▶ **Spatial question records**
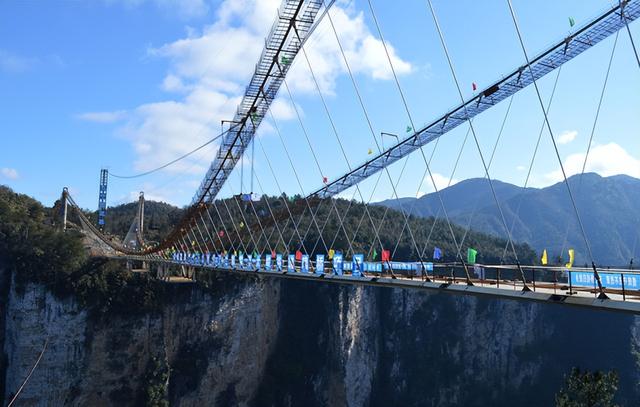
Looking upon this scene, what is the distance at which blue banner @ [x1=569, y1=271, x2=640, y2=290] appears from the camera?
14656 mm

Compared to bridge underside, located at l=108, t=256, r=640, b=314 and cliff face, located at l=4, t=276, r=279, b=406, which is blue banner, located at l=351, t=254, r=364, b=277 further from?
cliff face, located at l=4, t=276, r=279, b=406

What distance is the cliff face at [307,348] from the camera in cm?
5297

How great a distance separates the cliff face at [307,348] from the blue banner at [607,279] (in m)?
50.0

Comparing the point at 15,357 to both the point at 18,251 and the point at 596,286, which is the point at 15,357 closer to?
the point at 18,251

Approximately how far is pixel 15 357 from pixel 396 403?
190ft

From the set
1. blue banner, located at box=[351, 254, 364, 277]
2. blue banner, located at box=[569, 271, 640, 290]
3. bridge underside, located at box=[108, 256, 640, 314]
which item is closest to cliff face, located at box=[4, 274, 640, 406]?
bridge underside, located at box=[108, 256, 640, 314]

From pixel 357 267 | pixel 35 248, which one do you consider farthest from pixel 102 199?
pixel 357 267

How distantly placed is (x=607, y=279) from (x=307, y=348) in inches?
2461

▶ **Given problem**
Would you give again, word for word, every line from the one with "Compared to bridge" through the final line of the listing above?

▶ **Complete answer**
Compared to bridge underside, located at l=108, t=256, r=640, b=314 and cliff face, located at l=4, t=276, r=279, b=406, which is blue banner, located at l=351, t=254, r=364, b=277 further from?
cliff face, located at l=4, t=276, r=279, b=406

What distance is the cliff face at [307,348] from the camera in cm?
5297

How great a distance separates the cliff face at [307,348] from the blue banner at [607,279] (in m)?
50.0

Comparing the point at 15,357 to both the point at 18,251 and the point at 596,286, which is the point at 15,357 closer to?
the point at 18,251

Approximately how far is pixel 15 357 from pixel 396 403?
190ft

From the set
1. blue banner, located at box=[351, 254, 364, 277]
2. blue banner, located at box=[569, 271, 640, 290]
3. bridge underside, located at box=[108, 256, 640, 314]
which item is closest to cliff face, located at box=[4, 274, 640, 406]?
bridge underside, located at box=[108, 256, 640, 314]

From pixel 357 267 | pixel 35 248, which one do you consider farthest from pixel 102 199?
pixel 357 267

How distantly placed is (x=607, y=279) from (x=307, y=348) in inches?
2461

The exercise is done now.